+++ Material shown +++

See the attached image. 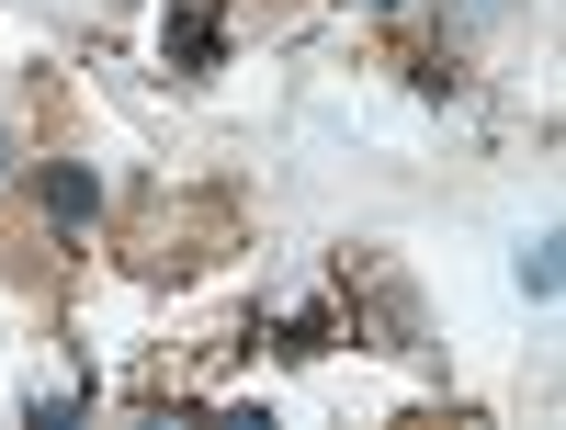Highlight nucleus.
<instances>
[{
    "label": "nucleus",
    "mask_w": 566,
    "mask_h": 430,
    "mask_svg": "<svg viewBox=\"0 0 566 430\" xmlns=\"http://www.w3.org/2000/svg\"><path fill=\"white\" fill-rule=\"evenodd\" d=\"M0 181H12V148H0Z\"/></svg>",
    "instance_id": "obj_3"
},
{
    "label": "nucleus",
    "mask_w": 566,
    "mask_h": 430,
    "mask_svg": "<svg viewBox=\"0 0 566 430\" xmlns=\"http://www.w3.org/2000/svg\"><path fill=\"white\" fill-rule=\"evenodd\" d=\"M374 12H397V0H374Z\"/></svg>",
    "instance_id": "obj_4"
},
{
    "label": "nucleus",
    "mask_w": 566,
    "mask_h": 430,
    "mask_svg": "<svg viewBox=\"0 0 566 430\" xmlns=\"http://www.w3.org/2000/svg\"><path fill=\"white\" fill-rule=\"evenodd\" d=\"M170 57H181V69L216 57V12H205V0H181V12H170Z\"/></svg>",
    "instance_id": "obj_2"
},
{
    "label": "nucleus",
    "mask_w": 566,
    "mask_h": 430,
    "mask_svg": "<svg viewBox=\"0 0 566 430\" xmlns=\"http://www.w3.org/2000/svg\"><path fill=\"white\" fill-rule=\"evenodd\" d=\"M45 216H57V227H69V238H80V227H91V216H103V181H91V170H80V159H57V170H45Z\"/></svg>",
    "instance_id": "obj_1"
}]
</instances>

+++

● **What to produce**: How many lines in the items above contain the string "rule"? Reply with the number alone.

● **Finished task**: 4